>> BEGIN Entries shown

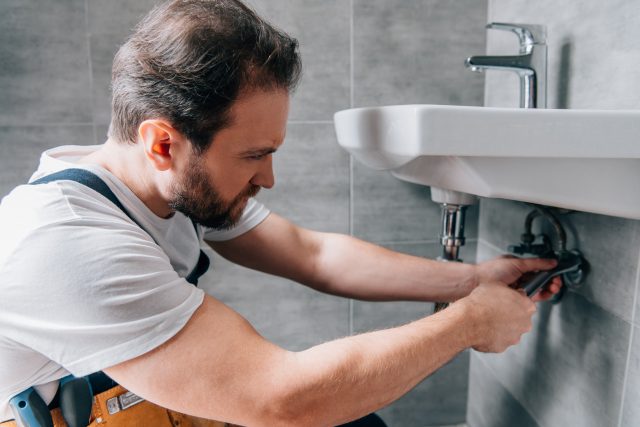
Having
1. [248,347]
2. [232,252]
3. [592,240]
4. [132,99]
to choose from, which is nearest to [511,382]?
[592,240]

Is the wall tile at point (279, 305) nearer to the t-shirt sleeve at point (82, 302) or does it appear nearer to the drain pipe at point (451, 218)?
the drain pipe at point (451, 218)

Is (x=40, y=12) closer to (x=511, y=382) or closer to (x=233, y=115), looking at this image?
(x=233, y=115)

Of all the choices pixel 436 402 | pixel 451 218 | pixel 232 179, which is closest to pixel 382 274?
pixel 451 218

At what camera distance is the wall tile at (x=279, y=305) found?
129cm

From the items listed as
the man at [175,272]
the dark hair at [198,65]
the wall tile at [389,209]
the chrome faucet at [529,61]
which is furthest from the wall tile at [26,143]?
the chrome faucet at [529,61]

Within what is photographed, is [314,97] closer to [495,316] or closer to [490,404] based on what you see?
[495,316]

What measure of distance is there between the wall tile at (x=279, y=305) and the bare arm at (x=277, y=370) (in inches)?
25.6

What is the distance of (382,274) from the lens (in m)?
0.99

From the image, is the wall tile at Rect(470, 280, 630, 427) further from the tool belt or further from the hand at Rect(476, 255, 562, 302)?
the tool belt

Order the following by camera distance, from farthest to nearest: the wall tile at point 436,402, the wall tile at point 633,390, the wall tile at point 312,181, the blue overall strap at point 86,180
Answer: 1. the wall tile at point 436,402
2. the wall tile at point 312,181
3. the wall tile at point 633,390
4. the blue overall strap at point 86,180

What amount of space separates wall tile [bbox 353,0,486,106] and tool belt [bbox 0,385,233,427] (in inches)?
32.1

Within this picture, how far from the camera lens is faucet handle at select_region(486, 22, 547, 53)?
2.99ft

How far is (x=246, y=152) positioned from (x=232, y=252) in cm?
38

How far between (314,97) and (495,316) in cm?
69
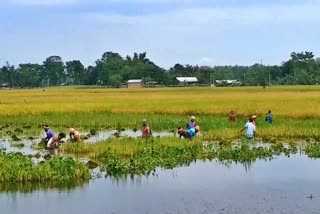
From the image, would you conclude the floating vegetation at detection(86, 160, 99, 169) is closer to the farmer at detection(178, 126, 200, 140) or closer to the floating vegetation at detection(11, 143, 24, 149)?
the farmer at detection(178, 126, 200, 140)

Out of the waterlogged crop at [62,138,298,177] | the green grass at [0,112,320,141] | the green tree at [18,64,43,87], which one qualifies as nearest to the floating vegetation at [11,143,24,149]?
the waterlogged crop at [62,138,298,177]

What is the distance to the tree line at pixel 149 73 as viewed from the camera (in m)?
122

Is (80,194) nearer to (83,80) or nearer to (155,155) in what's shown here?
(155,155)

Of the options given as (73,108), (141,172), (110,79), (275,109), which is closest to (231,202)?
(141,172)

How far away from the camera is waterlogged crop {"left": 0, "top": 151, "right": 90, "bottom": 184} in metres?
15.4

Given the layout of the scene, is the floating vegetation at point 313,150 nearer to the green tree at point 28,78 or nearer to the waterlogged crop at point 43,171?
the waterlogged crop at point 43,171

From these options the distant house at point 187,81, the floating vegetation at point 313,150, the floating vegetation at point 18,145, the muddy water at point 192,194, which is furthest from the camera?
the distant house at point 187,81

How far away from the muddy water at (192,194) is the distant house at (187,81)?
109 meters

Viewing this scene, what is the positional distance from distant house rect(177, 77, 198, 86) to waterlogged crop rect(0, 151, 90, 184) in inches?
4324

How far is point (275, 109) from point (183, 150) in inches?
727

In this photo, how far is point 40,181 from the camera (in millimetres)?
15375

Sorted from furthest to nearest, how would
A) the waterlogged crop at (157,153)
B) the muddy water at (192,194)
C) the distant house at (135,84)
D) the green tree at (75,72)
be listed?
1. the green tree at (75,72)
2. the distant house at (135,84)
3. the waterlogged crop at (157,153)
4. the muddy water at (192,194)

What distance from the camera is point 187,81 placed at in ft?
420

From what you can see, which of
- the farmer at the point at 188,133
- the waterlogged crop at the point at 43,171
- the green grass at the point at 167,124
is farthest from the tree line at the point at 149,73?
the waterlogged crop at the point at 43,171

>> END Entries shown
>> BEGIN Entries shown

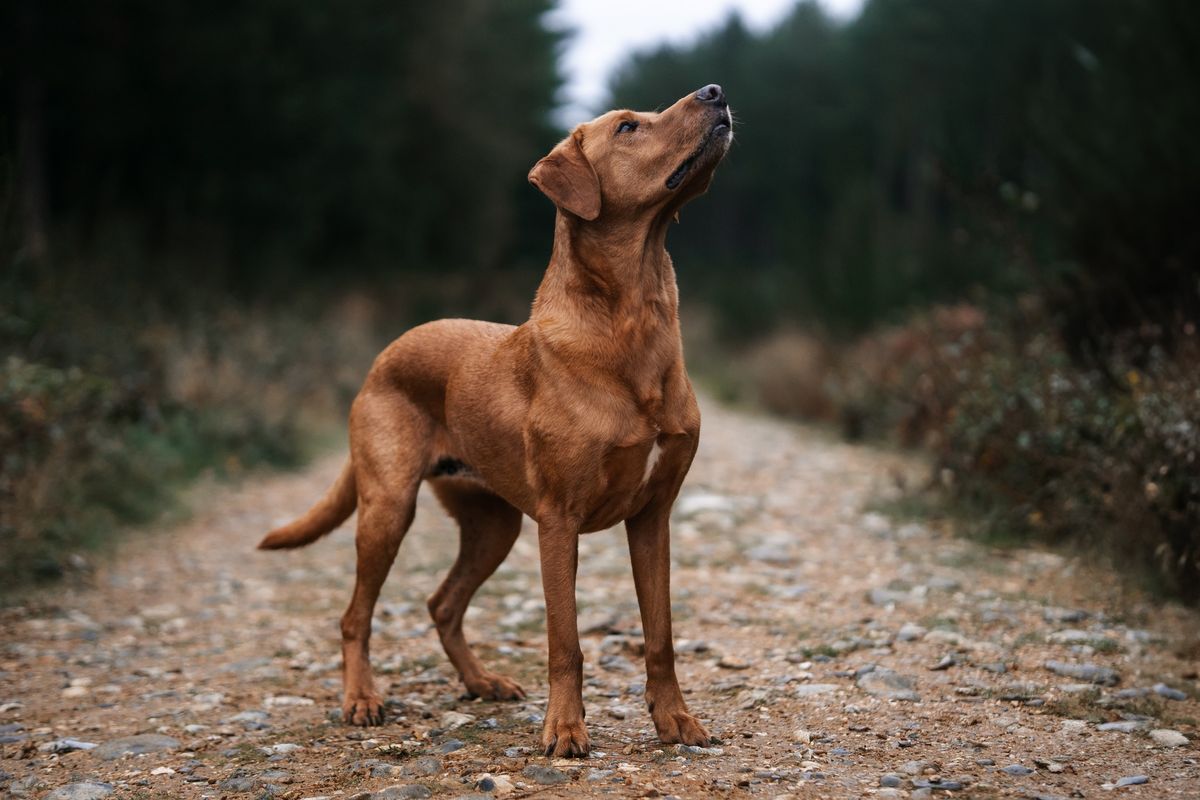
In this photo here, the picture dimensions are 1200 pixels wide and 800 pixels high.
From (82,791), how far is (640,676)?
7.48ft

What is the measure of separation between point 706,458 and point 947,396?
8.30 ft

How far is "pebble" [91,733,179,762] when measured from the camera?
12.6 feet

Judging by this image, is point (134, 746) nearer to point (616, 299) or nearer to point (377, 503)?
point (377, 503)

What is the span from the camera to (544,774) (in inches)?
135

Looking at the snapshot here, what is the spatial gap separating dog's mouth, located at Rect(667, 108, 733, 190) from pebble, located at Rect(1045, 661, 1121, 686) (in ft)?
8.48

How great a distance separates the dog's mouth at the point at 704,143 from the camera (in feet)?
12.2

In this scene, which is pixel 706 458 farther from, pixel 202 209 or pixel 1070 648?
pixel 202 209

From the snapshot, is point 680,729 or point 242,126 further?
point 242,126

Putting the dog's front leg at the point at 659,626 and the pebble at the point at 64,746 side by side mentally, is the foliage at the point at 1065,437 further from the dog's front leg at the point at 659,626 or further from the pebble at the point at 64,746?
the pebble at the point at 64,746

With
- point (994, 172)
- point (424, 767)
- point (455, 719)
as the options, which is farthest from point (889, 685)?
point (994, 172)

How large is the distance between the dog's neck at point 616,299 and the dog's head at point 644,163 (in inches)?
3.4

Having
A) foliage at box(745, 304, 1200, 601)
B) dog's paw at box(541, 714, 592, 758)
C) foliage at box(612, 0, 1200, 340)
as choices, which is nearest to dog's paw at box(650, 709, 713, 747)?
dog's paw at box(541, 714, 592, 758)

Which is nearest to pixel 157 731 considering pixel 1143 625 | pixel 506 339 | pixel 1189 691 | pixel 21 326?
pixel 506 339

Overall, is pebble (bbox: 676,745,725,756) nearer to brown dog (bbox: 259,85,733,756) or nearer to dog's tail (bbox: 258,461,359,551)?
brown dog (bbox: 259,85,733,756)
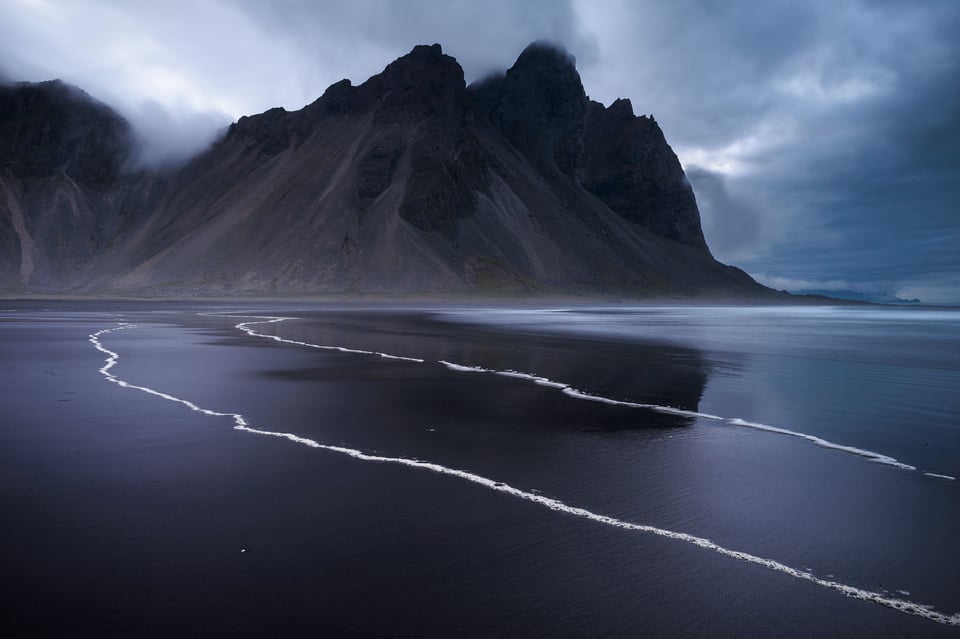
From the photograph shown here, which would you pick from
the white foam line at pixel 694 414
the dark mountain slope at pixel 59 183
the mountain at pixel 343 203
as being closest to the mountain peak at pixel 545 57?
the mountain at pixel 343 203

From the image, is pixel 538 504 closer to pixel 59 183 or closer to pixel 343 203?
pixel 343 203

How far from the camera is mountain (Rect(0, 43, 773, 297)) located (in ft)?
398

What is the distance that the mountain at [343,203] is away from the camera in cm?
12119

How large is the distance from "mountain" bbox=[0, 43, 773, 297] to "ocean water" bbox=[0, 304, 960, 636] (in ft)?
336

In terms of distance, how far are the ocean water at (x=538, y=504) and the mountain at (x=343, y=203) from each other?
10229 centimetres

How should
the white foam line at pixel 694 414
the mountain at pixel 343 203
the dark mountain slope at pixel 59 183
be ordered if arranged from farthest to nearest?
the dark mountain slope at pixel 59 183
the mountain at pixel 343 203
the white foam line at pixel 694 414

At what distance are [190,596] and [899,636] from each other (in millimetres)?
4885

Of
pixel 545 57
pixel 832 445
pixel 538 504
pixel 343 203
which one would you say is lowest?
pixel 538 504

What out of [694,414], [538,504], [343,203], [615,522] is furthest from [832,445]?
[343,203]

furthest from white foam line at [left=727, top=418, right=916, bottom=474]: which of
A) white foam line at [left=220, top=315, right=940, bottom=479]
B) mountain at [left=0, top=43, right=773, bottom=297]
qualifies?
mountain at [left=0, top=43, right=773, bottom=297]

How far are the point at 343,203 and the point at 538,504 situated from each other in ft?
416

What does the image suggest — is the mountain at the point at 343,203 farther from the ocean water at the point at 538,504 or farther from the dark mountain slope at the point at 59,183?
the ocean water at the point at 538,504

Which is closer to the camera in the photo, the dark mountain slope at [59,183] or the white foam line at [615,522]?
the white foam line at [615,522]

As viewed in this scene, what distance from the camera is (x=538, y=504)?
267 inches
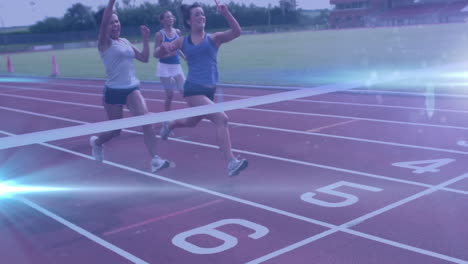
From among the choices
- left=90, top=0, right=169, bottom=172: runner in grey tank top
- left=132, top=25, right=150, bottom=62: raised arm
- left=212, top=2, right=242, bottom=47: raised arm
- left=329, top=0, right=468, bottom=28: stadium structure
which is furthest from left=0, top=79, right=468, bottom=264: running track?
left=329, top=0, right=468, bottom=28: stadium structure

>> END Entries shown
>> BEGIN Entries shown

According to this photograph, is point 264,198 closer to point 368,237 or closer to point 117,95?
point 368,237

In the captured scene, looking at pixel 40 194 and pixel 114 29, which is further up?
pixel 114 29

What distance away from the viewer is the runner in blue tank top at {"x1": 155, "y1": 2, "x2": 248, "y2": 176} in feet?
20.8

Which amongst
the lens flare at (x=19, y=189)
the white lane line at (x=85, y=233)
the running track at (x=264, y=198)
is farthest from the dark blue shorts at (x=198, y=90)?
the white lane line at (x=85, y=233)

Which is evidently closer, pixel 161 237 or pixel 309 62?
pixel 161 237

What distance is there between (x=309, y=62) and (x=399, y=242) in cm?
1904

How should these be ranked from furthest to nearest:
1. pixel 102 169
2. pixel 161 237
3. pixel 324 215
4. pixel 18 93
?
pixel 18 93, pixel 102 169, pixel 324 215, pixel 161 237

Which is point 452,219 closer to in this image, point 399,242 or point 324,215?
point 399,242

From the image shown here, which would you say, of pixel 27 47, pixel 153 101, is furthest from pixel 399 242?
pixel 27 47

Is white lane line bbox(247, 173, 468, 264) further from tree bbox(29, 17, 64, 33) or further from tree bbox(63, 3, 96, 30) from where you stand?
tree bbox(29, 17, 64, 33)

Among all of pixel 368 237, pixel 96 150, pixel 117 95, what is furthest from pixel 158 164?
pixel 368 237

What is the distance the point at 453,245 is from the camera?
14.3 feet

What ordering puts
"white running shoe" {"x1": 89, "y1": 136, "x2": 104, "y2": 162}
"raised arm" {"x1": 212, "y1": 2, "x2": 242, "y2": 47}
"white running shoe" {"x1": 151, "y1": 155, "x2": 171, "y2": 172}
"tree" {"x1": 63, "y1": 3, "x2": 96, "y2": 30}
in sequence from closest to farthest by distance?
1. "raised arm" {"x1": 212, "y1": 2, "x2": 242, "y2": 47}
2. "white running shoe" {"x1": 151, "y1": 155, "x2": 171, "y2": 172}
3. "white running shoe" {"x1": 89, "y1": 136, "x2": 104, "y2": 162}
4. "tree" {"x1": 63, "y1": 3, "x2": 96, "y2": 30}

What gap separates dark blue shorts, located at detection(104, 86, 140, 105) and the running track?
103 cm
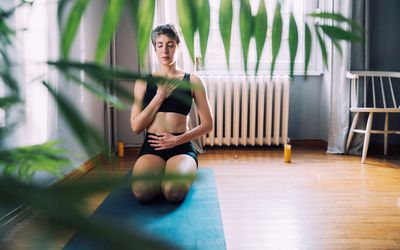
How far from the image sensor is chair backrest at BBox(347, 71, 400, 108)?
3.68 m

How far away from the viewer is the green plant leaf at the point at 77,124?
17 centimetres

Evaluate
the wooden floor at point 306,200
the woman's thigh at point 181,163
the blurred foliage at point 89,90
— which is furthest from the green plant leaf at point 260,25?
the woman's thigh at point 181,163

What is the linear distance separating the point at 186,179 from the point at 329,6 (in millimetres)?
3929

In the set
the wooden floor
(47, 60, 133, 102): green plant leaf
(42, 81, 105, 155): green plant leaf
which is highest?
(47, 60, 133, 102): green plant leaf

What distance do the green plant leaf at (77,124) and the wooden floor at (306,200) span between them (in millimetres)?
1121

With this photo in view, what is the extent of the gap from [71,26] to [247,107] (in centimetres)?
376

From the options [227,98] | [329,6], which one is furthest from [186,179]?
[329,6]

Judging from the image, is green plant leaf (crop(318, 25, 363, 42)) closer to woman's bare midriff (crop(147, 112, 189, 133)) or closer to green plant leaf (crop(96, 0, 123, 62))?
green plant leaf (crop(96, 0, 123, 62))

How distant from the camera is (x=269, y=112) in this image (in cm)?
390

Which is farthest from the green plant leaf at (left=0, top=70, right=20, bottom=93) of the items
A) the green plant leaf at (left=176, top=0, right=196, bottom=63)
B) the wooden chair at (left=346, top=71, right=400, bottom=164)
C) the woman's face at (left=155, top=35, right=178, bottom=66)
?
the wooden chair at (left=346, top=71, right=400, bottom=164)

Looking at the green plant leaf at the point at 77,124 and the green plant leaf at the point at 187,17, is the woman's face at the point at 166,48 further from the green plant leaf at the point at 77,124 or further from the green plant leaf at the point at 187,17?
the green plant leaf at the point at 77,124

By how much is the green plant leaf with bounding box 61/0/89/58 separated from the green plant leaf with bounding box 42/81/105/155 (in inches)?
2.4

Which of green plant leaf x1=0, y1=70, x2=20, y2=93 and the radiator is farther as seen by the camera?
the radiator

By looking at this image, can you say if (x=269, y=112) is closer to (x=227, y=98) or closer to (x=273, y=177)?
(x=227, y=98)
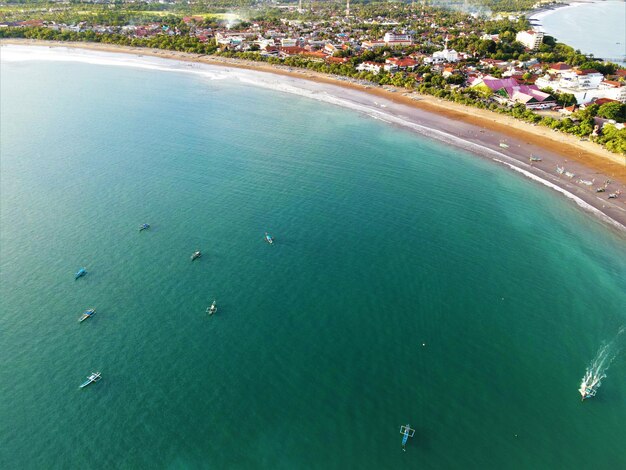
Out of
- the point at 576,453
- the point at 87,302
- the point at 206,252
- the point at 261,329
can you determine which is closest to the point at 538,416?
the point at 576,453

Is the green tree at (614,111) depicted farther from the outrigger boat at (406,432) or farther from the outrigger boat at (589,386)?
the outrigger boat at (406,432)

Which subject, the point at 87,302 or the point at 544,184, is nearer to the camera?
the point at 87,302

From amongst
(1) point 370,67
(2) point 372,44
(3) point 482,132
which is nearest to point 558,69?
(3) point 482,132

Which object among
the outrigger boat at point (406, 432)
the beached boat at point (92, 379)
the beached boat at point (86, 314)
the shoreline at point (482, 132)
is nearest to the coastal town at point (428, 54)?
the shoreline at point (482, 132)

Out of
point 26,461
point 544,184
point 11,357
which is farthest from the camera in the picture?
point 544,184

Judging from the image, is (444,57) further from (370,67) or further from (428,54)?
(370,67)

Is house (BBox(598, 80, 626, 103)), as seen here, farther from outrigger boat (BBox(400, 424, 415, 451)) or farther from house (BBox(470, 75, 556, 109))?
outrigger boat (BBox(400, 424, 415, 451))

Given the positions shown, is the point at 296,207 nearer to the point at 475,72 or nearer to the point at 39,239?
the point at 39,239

>> END Entries shown

### Set task:
Return every line of the data above that contains the word "away".

### Expected answer:
How far away from the camera is waterlogged crop {"left": 0, "top": 151, "right": 90, "bottom": 184} in metres?
How far away from the muddy water at (192,194) is the distant house at (187,81)?
What is the distance that the mountain at [343,203] is away from the camera in cm?
What distance away from the viewer is the runner in blue tank top at {"x1": 155, "y1": 2, "x2": 248, "y2": 176} in feet?
How far away from the viewer is the green plant leaf at the point at 77,124?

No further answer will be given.